Calculates the Matthews Correlation Coefficient (MCC), a measure of the quality of binary classifications. It returns a value between -1 and +1 where +1 indicates perfect prediction, 0 no better than random prediction, and -1 indicates total disagreement between prediction and observation. The function can also return a confidence interval for the MCC value using bootstrapping if detail is set to "full".

Usage

dx_mcc(cm, detail = "full", boot = FALSE, bootreps = 1000)

Arguments

cm

A dx_cm object created by dx_cm().

detail

Character specifying the level of detail in the output: "simple" for raw estimate, "full" for detailed estimate including 95% confidence intervals.

boot

Logical specifying if confidence intervals should be generated via bootstrapping. Note, this can be slow.

bootreps

The number of bootstrap replications for calculating confidence intervals.

Value

If detail is "simple", returns a single numeric value of MCC. If detail is "full", returns a data frame that includes MCC, its bootstrapped confidence interval, and other key details

Details

The Matthews Correlation Coefficient is used in machine learning as a measure of the quality of binary (two-class) classifications. It takes into account true and false positives and negatives and is generally regarded as a balanced measure which can be used even if the classes are of very different sizes. The formula for MCC is: $$MCC = \frac{(TP \times TN) - (FP \times FN)}{\sqrt{(TP + FP)(TP + FN)(TN + FP)(TN + FN)}}$$ where TP, TN, FP, and FN represent the counts of true positives, true negatives, false positives, and false negatives, respectively.
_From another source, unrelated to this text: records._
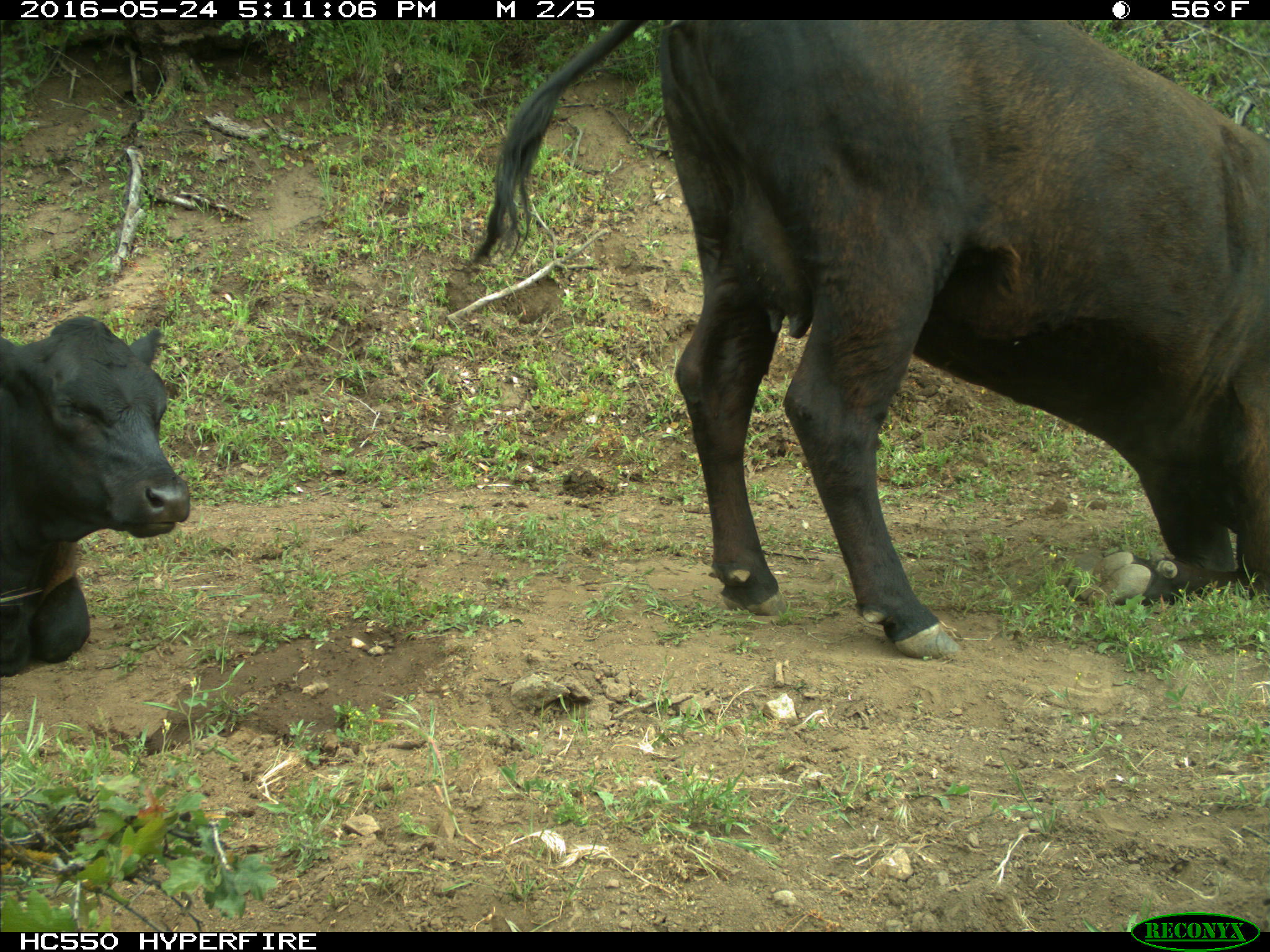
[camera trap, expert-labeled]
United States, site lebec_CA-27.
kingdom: Animalia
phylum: Chordata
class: Mammalia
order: Artiodactyla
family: Bovidae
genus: Bos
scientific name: Bos taurus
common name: domestic cow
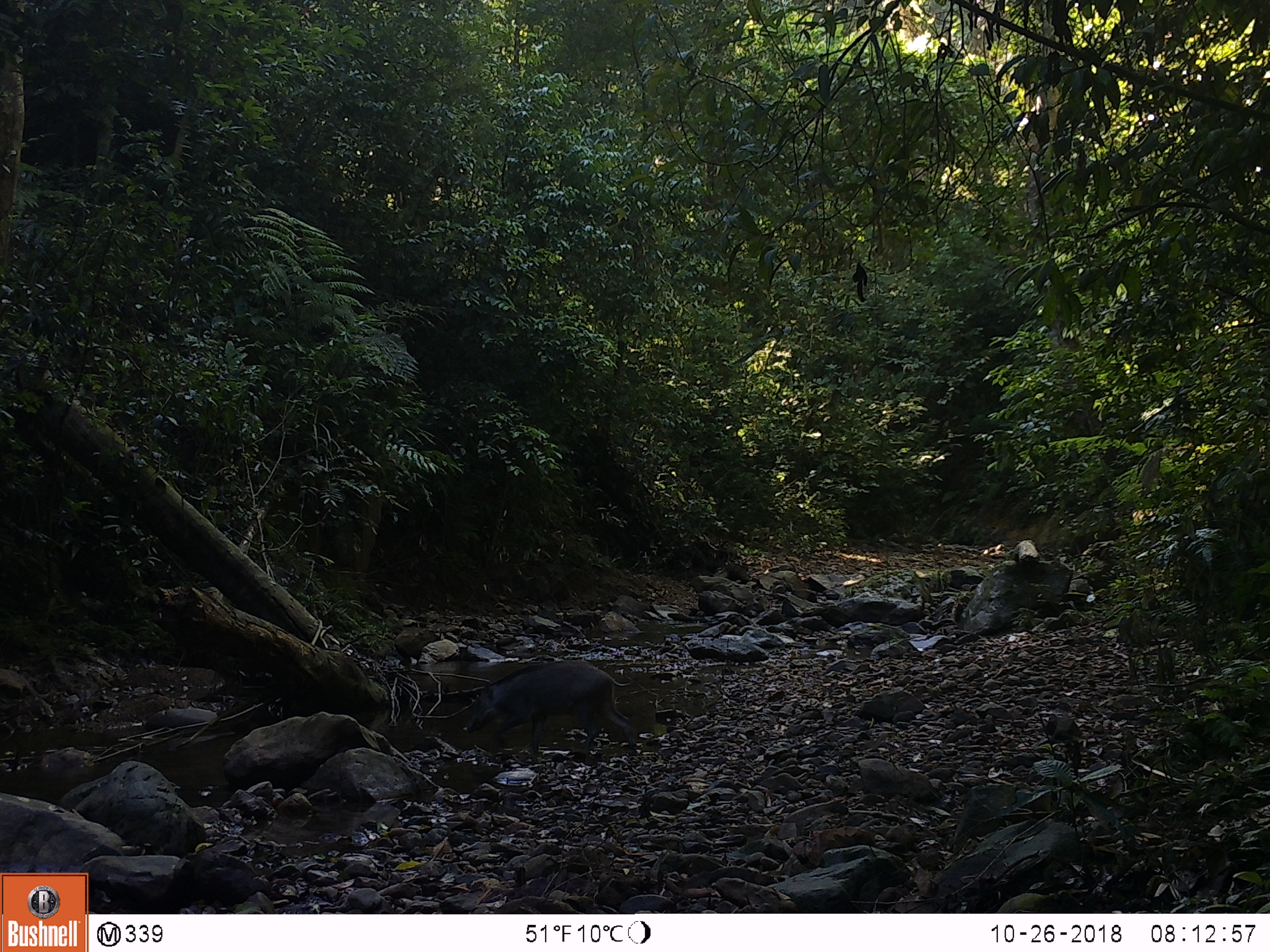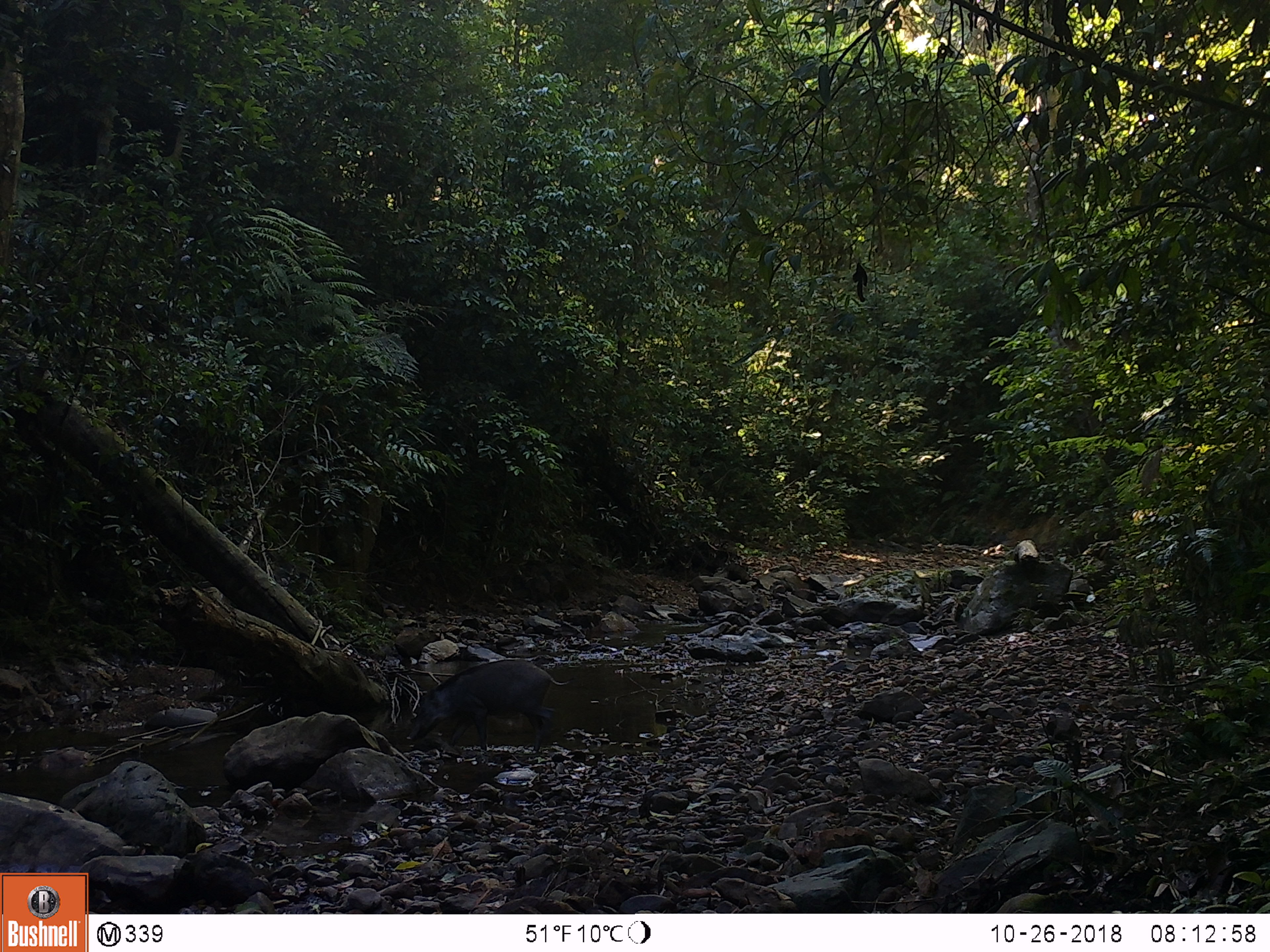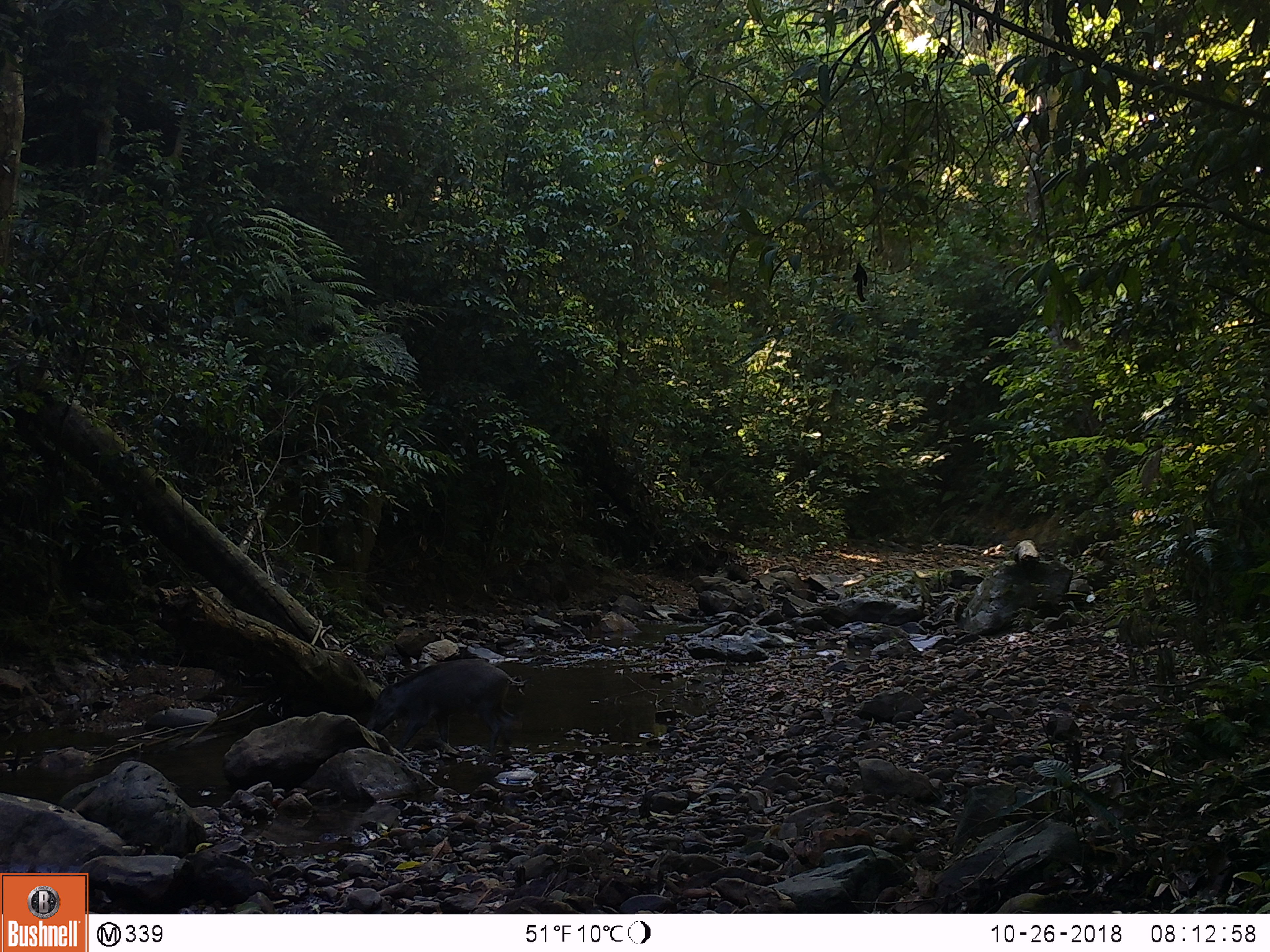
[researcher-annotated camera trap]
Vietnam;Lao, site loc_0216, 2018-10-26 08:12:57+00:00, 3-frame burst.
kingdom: Animalia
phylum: Chordata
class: Mammalia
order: Artiodactyla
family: Suidae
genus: Sus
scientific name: Sus scrofa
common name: eurasian wild pig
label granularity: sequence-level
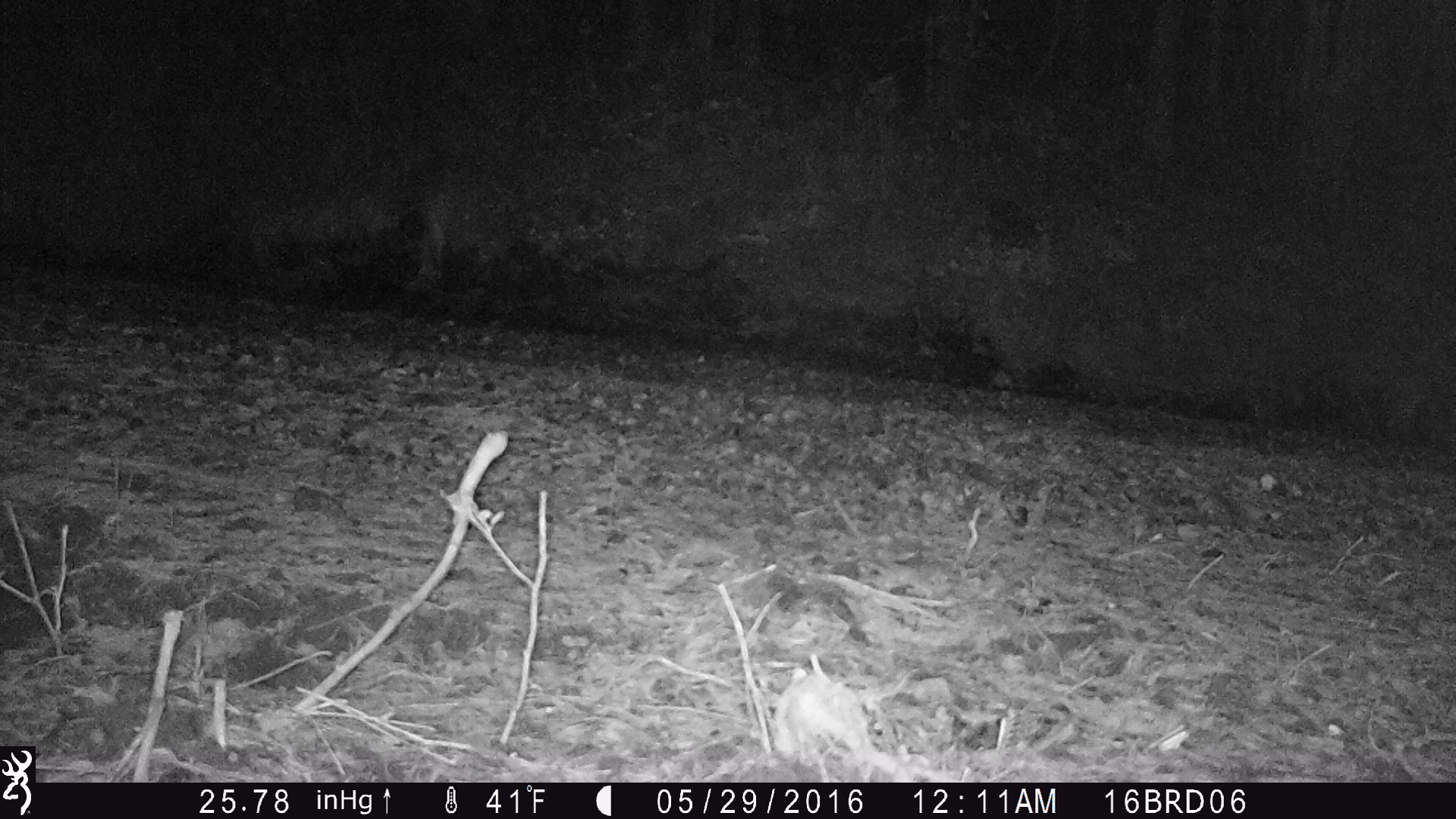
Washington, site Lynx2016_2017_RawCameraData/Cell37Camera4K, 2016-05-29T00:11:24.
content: unidentified animal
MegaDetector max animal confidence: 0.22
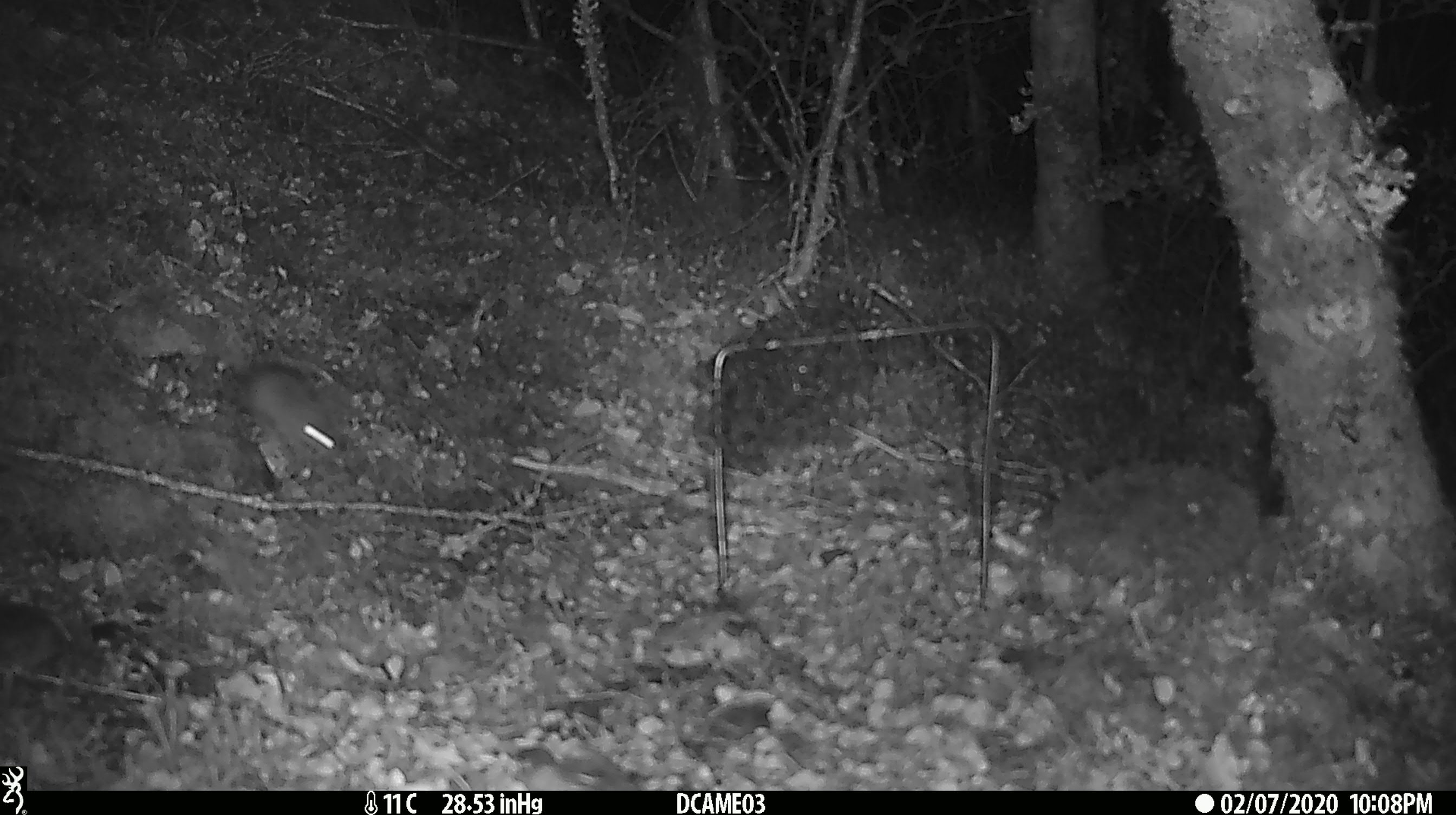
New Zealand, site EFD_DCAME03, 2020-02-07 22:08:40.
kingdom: Animalia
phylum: Chordata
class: Mammalia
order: Rodentia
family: Muridae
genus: Mus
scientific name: Mus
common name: mouse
For "full" details, bootstrap methods are used to estimate the confidence interval for the MCC value, providing a more robust understanding of its stability.

Examples

cm <- dx_cm(dx_heart_failure$predicted, dx_heart_failure$truth,
  threshold =
    0.5, poslabel = 1
)
mcc_simple <- dx_mcc(cm, detail = "simple")
mcc_full <- dx_mcc(cm)
print(mcc_simple)
#> [1] 0.6428112
print(mcc_full)
#> # A tibble: 1 × 8
#>   measure           summary estimate conf_low conf_high fraction conf_type notes
#>   <chr>             <chr>      <dbl>    <dbl>     <dbl> <chr>    <chr>     <chr>
#> 1 Matthews Correla… 0.64       0.643       NA        NA ""       NA        Spec…